Archive for April, 2006

Lubin Studio

Sunday, April 23rd, 2006

Lubin Studio

A weekend full of rain finally gave way to sunshine Sunday afternoon, so I dashed out with my new camera. Every day driving home I pass the Lubin Studio buildings sandwiched between the Betzwood side of Valley Forge Park and the new Riverside apartments and remind myself that it’d be a great place to shoot. It certainly was, and kept me busy for an hour and a half.

The camera did well, though the display does get a bit washed out in the sun and is tough to view in odd positions. Though I didn’t use it much, the swivel display on my old Pentax was occasionally handy. The side near the controls is also a fingerprint magnet! The battery drops off a pretty steep cliff once the warning indicator comes on; it was good for about 150 shots and 1.5 hours of the camera being on pretty much continuously. Most of these shots looked good straight off the camera, though I made adjustments to the color tone. I was too early for the golden evening light, so some have been “warmified”, and a few cast to black and white.

=== OBJECTIVES ===
1. Translate this sentence from the Lubin Studio post into Spanish: "The side near the controls is also a fingerprint magnet!"
2. Please return the part of the Lubin Studio post starting at "The camera did" and ending at "black and white.", copied word for word.
The lines that come next are separate material and are not part of the post.

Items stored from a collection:
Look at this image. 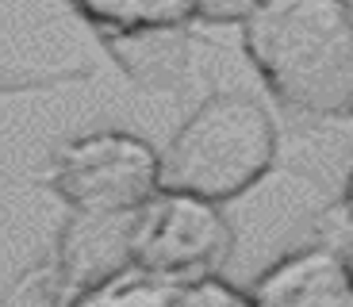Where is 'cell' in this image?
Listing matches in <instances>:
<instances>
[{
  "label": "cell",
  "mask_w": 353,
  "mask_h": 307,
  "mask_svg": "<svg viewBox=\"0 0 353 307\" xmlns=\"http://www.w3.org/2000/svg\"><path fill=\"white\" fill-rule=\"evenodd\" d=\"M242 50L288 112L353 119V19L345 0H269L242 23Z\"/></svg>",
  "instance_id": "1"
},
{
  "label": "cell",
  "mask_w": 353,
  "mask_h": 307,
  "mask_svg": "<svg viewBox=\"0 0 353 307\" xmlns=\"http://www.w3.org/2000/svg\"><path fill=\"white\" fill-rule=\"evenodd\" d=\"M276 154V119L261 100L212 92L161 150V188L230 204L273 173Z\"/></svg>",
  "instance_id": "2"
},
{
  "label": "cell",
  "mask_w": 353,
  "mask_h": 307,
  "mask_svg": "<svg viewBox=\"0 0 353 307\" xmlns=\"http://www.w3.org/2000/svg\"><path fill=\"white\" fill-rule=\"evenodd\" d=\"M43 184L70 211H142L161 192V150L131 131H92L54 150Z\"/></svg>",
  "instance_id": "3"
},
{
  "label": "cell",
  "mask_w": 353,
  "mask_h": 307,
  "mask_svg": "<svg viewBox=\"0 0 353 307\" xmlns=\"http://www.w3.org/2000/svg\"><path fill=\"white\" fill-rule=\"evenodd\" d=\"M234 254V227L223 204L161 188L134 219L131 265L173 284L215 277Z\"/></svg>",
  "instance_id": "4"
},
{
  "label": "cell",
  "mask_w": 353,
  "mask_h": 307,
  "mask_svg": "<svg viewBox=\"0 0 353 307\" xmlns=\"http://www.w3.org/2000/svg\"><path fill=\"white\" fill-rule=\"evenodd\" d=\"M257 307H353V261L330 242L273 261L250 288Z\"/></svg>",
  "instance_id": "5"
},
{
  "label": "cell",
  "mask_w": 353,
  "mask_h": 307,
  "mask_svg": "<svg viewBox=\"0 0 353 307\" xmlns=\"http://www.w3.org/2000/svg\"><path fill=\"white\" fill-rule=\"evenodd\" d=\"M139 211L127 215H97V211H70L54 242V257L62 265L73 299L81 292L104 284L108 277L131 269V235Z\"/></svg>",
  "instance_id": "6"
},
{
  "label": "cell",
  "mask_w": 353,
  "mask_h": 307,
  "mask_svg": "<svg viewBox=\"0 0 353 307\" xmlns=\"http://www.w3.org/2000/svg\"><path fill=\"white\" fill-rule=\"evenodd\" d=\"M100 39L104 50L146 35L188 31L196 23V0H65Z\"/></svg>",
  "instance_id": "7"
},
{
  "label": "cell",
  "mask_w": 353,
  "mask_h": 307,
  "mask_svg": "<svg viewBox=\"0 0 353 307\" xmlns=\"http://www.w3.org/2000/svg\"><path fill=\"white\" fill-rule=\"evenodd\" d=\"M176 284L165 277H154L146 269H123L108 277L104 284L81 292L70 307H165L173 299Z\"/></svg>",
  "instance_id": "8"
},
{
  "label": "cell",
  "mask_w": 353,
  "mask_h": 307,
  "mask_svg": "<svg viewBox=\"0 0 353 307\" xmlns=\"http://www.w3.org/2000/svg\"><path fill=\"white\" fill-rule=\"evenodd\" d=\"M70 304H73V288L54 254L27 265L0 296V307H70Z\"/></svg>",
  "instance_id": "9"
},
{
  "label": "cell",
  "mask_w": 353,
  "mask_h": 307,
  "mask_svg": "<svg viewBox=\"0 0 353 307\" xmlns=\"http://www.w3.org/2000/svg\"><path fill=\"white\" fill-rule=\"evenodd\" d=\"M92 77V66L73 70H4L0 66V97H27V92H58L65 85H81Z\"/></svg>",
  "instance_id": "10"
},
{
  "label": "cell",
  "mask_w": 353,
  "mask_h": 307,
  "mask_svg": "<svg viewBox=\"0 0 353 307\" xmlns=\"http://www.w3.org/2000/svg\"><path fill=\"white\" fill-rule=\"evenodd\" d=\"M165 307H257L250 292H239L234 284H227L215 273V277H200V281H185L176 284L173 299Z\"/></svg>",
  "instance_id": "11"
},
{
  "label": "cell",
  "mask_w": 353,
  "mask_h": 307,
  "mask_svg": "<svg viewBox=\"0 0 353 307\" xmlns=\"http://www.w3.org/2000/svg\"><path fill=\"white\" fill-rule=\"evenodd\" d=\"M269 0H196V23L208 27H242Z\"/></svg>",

=== SOLUTIONS PER TASK ===
1. ¡El lado junto a los controles también es un imán para las huellas dactilares!

2.
The camera did well, though the display does get a bit washed out in the sun and is tough to view in odd positions. Though I didn’t use it much, the swivel display on my old Pentax was occasionally handy. The side near the controls is also a fingerprint magnet! The battery drops off a pretty steep cliff once the warning indicator comes on; it was good for about 150 shots and 1.5 hours of the camera being on pretty much continuously. Most of these shots looked good straight off the camera, though I made adjustments to the color tone. I was too early for the golden evening light, so some have been “warmified”, and a few cast to black and white.